Cosa potrebbe suggerire oggi l’esperienza di Cossiga per perseguire l’interesse nazionale? Il quadro è totalmente mutato ma i quattro “terreni delle riforme” che lui aveva evocato nel messaggio alle Camere del 1991 sono ancora di scottante attualità. Li riporto: forme di governo e sistemi elettorali (basti pensare al referendum costituzionale promosso nel 2016 da Matteo Renzi, alla necessità di una nuova riforma elettorale per rispondere alla riduzione dei parlamentari decisa con il referendum del 2020, tema sul quale nessuno interviene); autonomie (la vicenda pandemica ha confermato la dannosa e inefficiente articolazione dei poteri tra governo, Regioni e Comuni); ordine giudiziario (dal 1992 i rapporti tra politica e giustizia sono centrali e irrisolti, come la recente vicenda Palamara conferma); interessi diffusi e interessi collettivi (secondo Cossiga, i cambiamenti sociali richiedono l’articolazione di “nuovi diritti e nuovi doveri”. Scriveva: “in questa categoria di “nuovi diritti” […] deve trovare collocazione e riconoscimento anche quello di una corretta informazione, come corollario inscindibile della libertà di espressione”. Cossiga anticipa quindi quella che, secondo me, è indubbiamente l’emergenza democratica ed educativa di questo tempo: la disinformazione).

Nel suo ultimo libro del 2010, scritto insieme ad Andrea Cangini, affronta il tema urticante delle mafie, ipotizzando uno scenario nazionale dove potrebbero essere indistinguibili politica, economia e criminalità.

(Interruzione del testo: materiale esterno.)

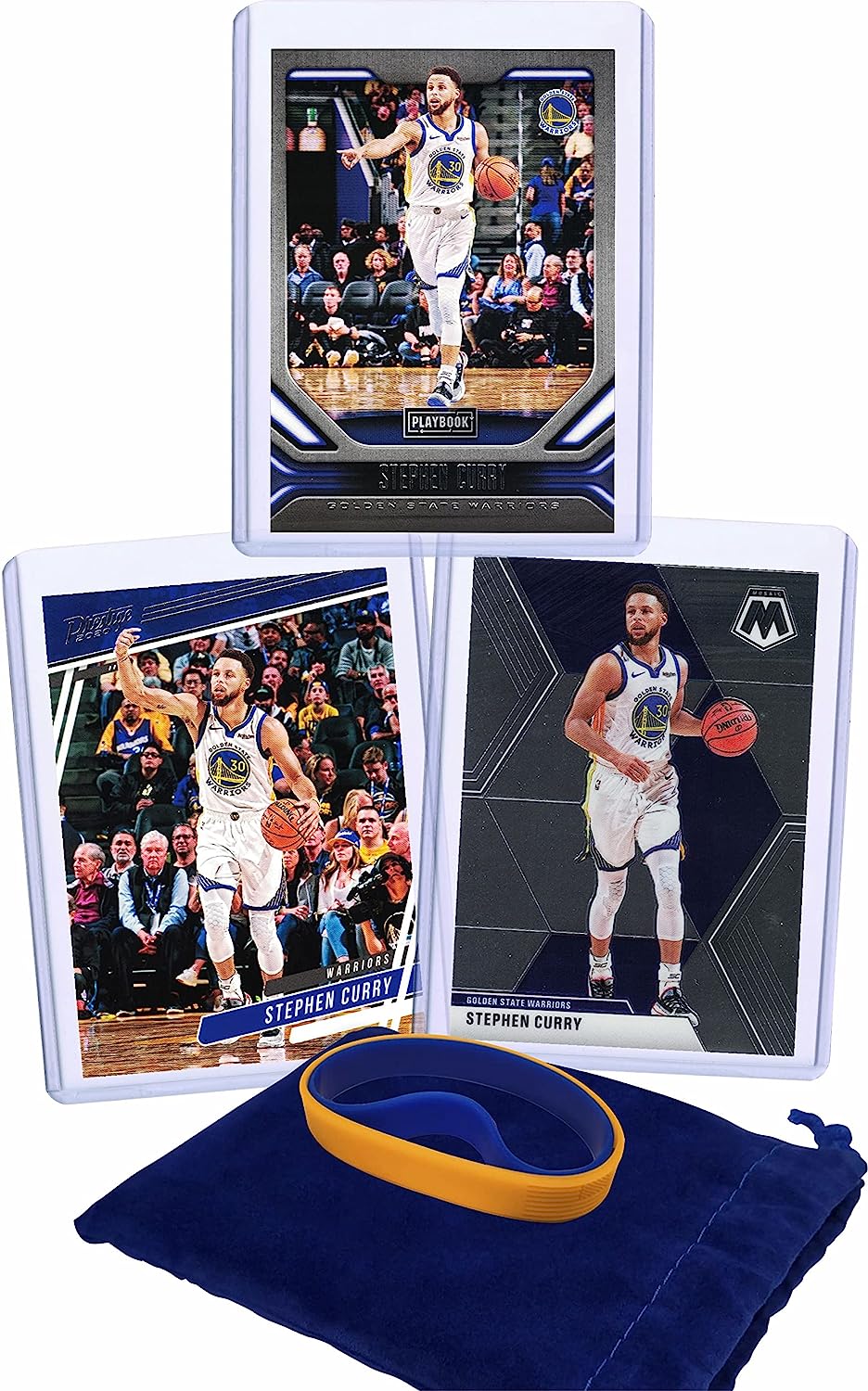Stephen Curry Card Bundle - Golden State Warriors [...]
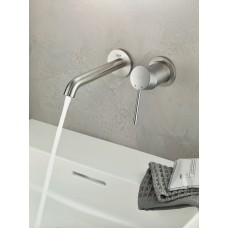Змішувач раковини на 2 Grohe Essence отвори M Size (29192DC1) 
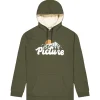 Sweat - Pull - Poncho<Picture Sweat Julka Plush Tobacco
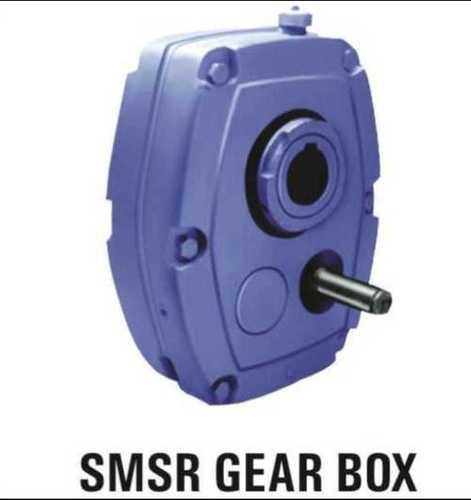 SMSR GEAR BOX By SHREE RAM ELECTRICAL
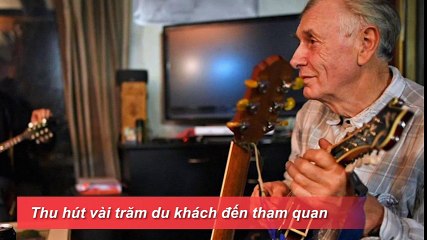 Cuộc sống ở hòn đảo nằm 'bên rìa thế giới'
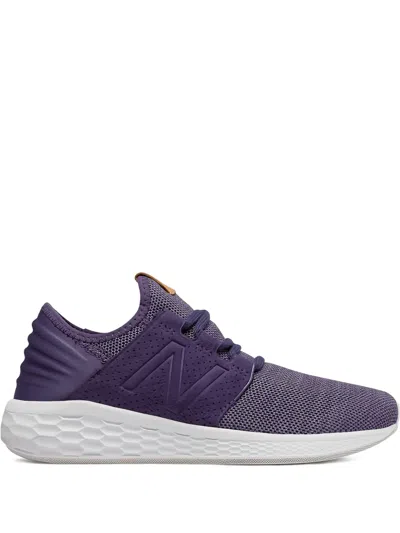 New Balance Fresh Foam Cruz "indigo Sky" Sneakers In Blue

Allora “una certa idea dell’Italia”, per tutelare l’interesse nazionale, non può che partire dai nostri punti di forza che sono conseguenza della storia e della geografia del nostro Paese: la cultura da una parte e il mare dall’altra.

E questo affrontando i temi di fondo, costantemente elusi, del decremento demografico e dell’abbassamento progressivo del livello di istruzione. Temi complessi che hanno bisogno di tempi lunghi mentre le classi dirigenti sono storicamente caratterizzate dallo “sguardo corto”.

Appunto per questo, è particolarmente attuale il pensiero di chi come Cossiga sapeva pensare in grande e guardare lontano.